## [TEKSTFRAGMENT]
Mensen met een sterke intrinsieke motivatie om te reageren zonder vooroordelen, laten minder impliciete vooroordelen of stereotypen zien over mensen met een donkere huidskleur in vergelijking met mensen die niet gemotiveerd of alleen extern gemotiveerd zijn, zo blijkt uit verschillende studies (Amodio e.a., 2008; Amodio e.a., 2003; Devine e.a., 2002; Legault, Green-Demers, Grant & Chung, 2007; Plant & Devine, 1998).

LET OP

Problemen worden vaak geformuleerd als het ontbreken van de juiste oplossing (of dat wat wordt gezien als de juiste oplossing). Bijvoorbeeld: ‘Het probleem is dat witte mensen niet bewust zijn van het slavernijverleden’. Echter, ‘bewust zijn van het slavernijverleden’ is eigenlijk al een oplossing en niet zozeer het probleem. Bewust zijn van iets is dus nog te vaag voor een probleembeschrijving. Stel jezelf de vraag: waarom is het ontbreken van bewustwording over slavernijverleden een probleem? Als je deze vraag beantwoordt, dan komt bijvoorbeeld naar voren dat jongeren met een donkere huidskleur niet hun talenten kunnen ontwikkelen, omdat ze geconfronteerd worden met stereotyperingen in het onderwijs (gericht dus op probleemdragers). Of dat docenten mogelijk andere (en lagere) verwachtingen van leerlingen met een donkere huidskleur hebben (gericht op probleemveroorzakers). Kortom: zorg dat een probleemomschrijving geen verkapte oplossing geeft, maar beschrijft precies wat er niet goed gaat.

## [AANGELEVERDE GEGEVENS]

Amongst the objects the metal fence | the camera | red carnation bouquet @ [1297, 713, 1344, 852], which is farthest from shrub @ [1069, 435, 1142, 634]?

## [OEFENDOEL]
Ga verder met de tekst over vooroordelen en probleemomschrijvingen, direct na de laatste zin.

## [RESULTAAT]
BRONNEN

Het is belangrijk dat de doelgroep en de uitvoerders betrokken zijn bij het bepalen wat nu eigenlijk het probleem is. Hoe kun je dit aanpakken?

Je kunt bijvoorbeeld hiervoor een groep samenstellen, bestaande uit alle betrokkenen die op de één of andere manier belang hebben bij de interventie en/of de te behalen doelen. Eventueel kan de groep opgedeeld worden in professionals, vrijwilligers of ervaringsdeskundigen om ervoor te zorgen dat iedereen evenveel aan bod komt.

(12)

STAP 2: Wat zijn de doelen?

De volgende stap is het beschrijven van het hoofddoel en de subdoelen. Het hoofddoel beschrijft de ideale en gewenste situatie die je met de interventie wilt bereiken. De subdoelen zorgen ervoor dat het hoofddoel bereikt kan worden.

VRAGEN

Een doel omschrijft de gewenste eindsituatie. Hoe nauwkeuriger de doelen, hoe beter je weet waar je vervolgens aan moet werken. Een valkuil is echter om een doel te formuleren over wat je gaat doen.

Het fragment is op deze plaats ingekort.